Task to complete:
Exact reproduction of the listing is required. Pictures are not reproduced.

Source material:
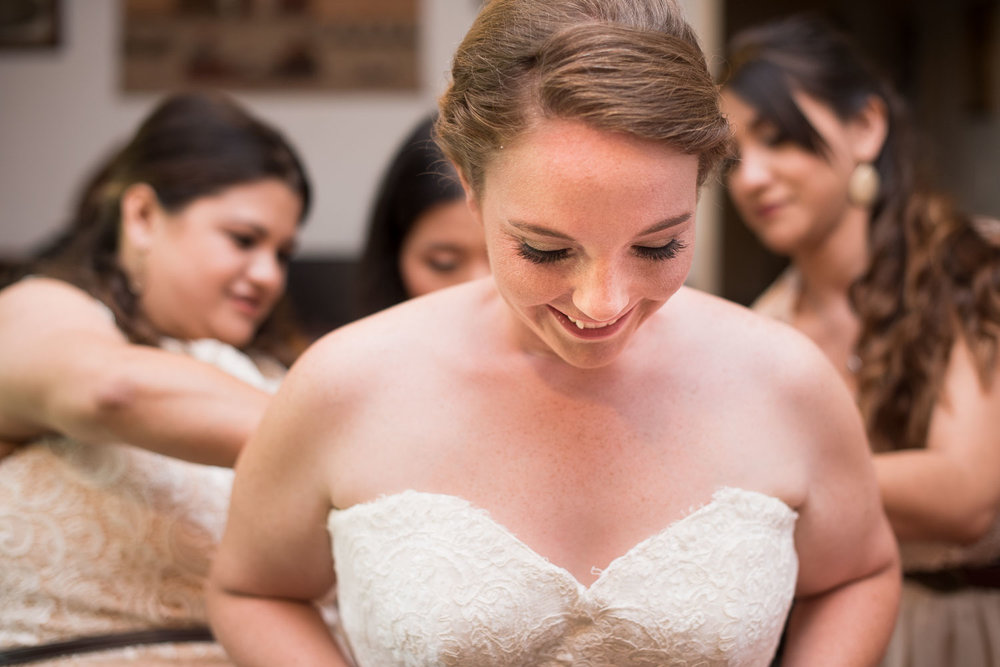 13 Brittney's bridesmaids helping her put on her dress.jpg
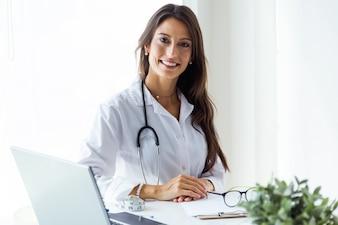 Piękna młoda kobiety lekarka patrzeje kamerę w biurze.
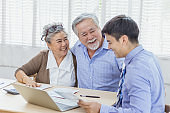 Happy retired Asian senior elderly couple consult with personal financial advisor or real estate agent. Retirement investment planning with professional counseling. Home loan and mortgage concept
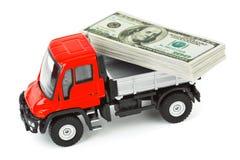 Caminhão do brinquedo com dinheiro Fotos de Stock Royalty Free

Task response:
 13 Brittney's bridesmaids helping her put on her dress.jpg
 Piękna młoda kobiety lekarka patrzeje kamerę w biurze.
 Happy retired Asian senior elderly couple consult with personal financial advisor or real estate agent. Retirement investment planning with professional counseling. Home loan and mortgage concept
 Caminhão do brinquedo com dinheiro Fotos de Stock Royalty Free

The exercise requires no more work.